* Given data

--------------------------------------------------

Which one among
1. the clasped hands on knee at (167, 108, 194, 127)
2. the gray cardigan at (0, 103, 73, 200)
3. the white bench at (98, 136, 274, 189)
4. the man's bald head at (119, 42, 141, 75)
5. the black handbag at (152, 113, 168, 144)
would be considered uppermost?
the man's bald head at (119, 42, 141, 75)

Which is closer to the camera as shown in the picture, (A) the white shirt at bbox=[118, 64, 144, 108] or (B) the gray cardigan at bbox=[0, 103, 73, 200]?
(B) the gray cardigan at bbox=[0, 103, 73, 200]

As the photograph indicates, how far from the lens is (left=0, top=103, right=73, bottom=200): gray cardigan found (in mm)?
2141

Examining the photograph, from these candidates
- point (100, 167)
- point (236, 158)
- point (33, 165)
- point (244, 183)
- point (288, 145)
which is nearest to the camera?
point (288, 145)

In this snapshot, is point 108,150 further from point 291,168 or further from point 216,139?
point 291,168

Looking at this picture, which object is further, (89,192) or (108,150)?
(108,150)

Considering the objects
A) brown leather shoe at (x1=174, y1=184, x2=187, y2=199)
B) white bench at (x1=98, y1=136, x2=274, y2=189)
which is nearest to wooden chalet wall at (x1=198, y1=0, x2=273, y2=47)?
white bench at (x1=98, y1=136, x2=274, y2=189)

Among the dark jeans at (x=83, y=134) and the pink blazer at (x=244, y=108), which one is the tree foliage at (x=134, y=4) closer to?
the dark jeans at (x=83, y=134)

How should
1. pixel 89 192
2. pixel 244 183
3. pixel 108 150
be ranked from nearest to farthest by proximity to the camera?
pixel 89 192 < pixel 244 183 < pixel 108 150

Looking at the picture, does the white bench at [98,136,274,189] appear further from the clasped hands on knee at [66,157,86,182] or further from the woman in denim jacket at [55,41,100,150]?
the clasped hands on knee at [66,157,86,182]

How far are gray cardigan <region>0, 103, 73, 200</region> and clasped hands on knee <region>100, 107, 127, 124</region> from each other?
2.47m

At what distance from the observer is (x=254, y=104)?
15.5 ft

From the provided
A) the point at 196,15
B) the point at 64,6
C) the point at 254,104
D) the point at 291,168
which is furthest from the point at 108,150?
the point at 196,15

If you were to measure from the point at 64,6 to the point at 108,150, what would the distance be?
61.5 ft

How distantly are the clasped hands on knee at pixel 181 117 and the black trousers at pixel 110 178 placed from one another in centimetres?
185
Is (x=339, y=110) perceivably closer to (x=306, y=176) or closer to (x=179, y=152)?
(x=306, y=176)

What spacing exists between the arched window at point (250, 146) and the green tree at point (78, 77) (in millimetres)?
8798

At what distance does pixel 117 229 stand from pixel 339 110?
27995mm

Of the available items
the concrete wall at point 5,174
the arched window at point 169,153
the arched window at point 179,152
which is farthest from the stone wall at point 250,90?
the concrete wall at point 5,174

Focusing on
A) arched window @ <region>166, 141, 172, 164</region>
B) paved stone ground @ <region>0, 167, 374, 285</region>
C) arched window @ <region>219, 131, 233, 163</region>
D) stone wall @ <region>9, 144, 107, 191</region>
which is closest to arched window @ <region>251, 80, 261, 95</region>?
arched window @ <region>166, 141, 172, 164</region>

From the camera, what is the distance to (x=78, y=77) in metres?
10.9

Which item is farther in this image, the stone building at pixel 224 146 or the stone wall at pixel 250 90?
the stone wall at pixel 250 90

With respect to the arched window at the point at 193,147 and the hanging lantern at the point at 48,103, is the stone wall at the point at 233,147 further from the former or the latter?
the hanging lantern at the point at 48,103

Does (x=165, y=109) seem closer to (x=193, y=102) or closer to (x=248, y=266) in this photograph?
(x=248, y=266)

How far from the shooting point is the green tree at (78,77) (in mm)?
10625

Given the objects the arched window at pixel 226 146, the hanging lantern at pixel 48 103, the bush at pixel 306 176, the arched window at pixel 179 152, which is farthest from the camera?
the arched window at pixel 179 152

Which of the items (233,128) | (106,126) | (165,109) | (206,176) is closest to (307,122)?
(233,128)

--------------------------------------------------

* Work to complete
Revise the material above so that "wooden chalet wall" becomes "timber cabin wall" wherever it occurs, leaving every other line and character as it stands.

* Worked solution
Which one among
1. the clasped hands on knee at (167, 108, 194, 127)
2. the gray cardigan at (0, 103, 73, 200)
3. the white bench at (98, 136, 274, 189)
4. the man's bald head at (119, 42, 141, 75)
5. the black handbag at (152, 113, 168, 144)
would be considered uppermost?
the man's bald head at (119, 42, 141, 75)

Which is closer to the camera as shown in the picture, (A) the white shirt at bbox=[118, 64, 144, 108] or (B) the gray cardigan at bbox=[0, 103, 73, 200]?
(B) the gray cardigan at bbox=[0, 103, 73, 200]

As the photograph indicates, how far from the lens is (left=0, top=103, right=73, bottom=200): gray cardigan found (in mm)?
2141

Examining the photograph, from these candidates
- point (100, 167)
- point (236, 158)
- point (33, 165)
- point (244, 183)
- point (288, 145)
which is nearest to the camera?
point (288, 145)

In this snapshot, is point 108,150 further from point 291,168 or further from point 216,139?
point 291,168

Looking at this picture, which object is further, (89,192) or (108,150)?
(108,150)

Considering the objects
A) brown leather shoe at (x1=174, y1=184, x2=187, y2=199)
B) white bench at (x1=98, y1=136, x2=274, y2=189)
which is nearest to timber cabin wall at (x1=198, y1=0, x2=273, y2=47)?
white bench at (x1=98, y1=136, x2=274, y2=189)

Among the dark jeans at (x=83, y=134) and the pink blazer at (x=244, y=108), which one is the tree foliage at (x=134, y=4) closer to?
the dark jeans at (x=83, y=134)

How should
1. pixel 89 192
2. pixel 244 183
3. pixel 108 150
be ranked from nearest to farthest by proximity to the camera?
pixel 89 192 < pixel 244 183 < pixel 108 150

Looking at the picture, does the white bench at [98,136,274,189] appear further from the clasped hands on knee at [66,157,86,182] or further from the woman in denim jacket at [55,41,100,150]?
the clasped hands on knee at [66,157,86,182]

How far are gray cardigan <region>0, 103, 73, 200</region> and clasped hands on knee <region>100, 107, 127, 124</region> from each other?
2.47m

At what distance from the observer is (x=254, y=104)?
15.5 ft

From the provided
A) the point at 196,15
B) the point at 64,6
C) the point at 254,104
D) the point at 291,168
which is furthest from the point at 108,150?
the point at 196,15

If you were to measure from the point at 64,6 to the point at 108,150, what would the distance be?
61.5 ft

How distantly are the clasped hands on knee at pixel 181 117 and the black trousers at pixel 110 178 placed from one another in centimetres?
185
Is (x=339, y=110) perceivably closer to (x=306, y=176) or closer to (x=179, y=152)?
(x=306, y=176)

What spacing exists between the arched window at point (250, 146) and the green tree at point (78, 77) (in millimetres)?
8798

At what distance does pixel 117 229 stand from pixel 339 110?
27995mm

Of the available items
the concrete wall at point 5,174
the arched window at point 169,153
the arched window at point 179,152
which is farthest from the stone wall at point 250,90?
the concrete wall at point 5,174

Focusing on
A) arched window @ <region>166, 141, 172, 164</region>
B) paved stone ground @ <region>0, 167, 374, 285</region>
C) arched window @ <region>219, 131, 233, 163</region>
D) stone wall @ <region>9, 144, 107, 191</region>
which is closest to arched window @ <region>251, 80, 261, 95</region>?
arched window @ <region>166, 141, 172, 164</region>

From the camera, what is the distance to (x=78, y=77) in metres?
10.9

Which item is farther in this image, the stone building at pixel 224 146 or the stone wall at pixel 250 90?
the stone wall at pixel 250 90

With respect to the arched window at the point at 193,147 and the hanging lantern at the point at 48,103, is the stone wall at the point at 233,147 further from the former or the latter?
the hanging lantern at the point at 48,103

Does (x=165, y=109) seem closer to (x=193, y=102) or closer to (x=248, y=266) in this photograph?
(x=248, y=266)

How far from the shooting point is the green tree at (78,77) (in mm)?
10625

Given the objects the arched window at pixel 226 146, the hanging lantern at pixel 48 103, the bush at pixel 306 176, the arched window at pixel 179 152, which is farthest from the camera?
the arched window at pixel 179 152

Which of the items (233,128) | (106,126) | (165,109) | (206,176) is closest to (307,122)?
(233,128)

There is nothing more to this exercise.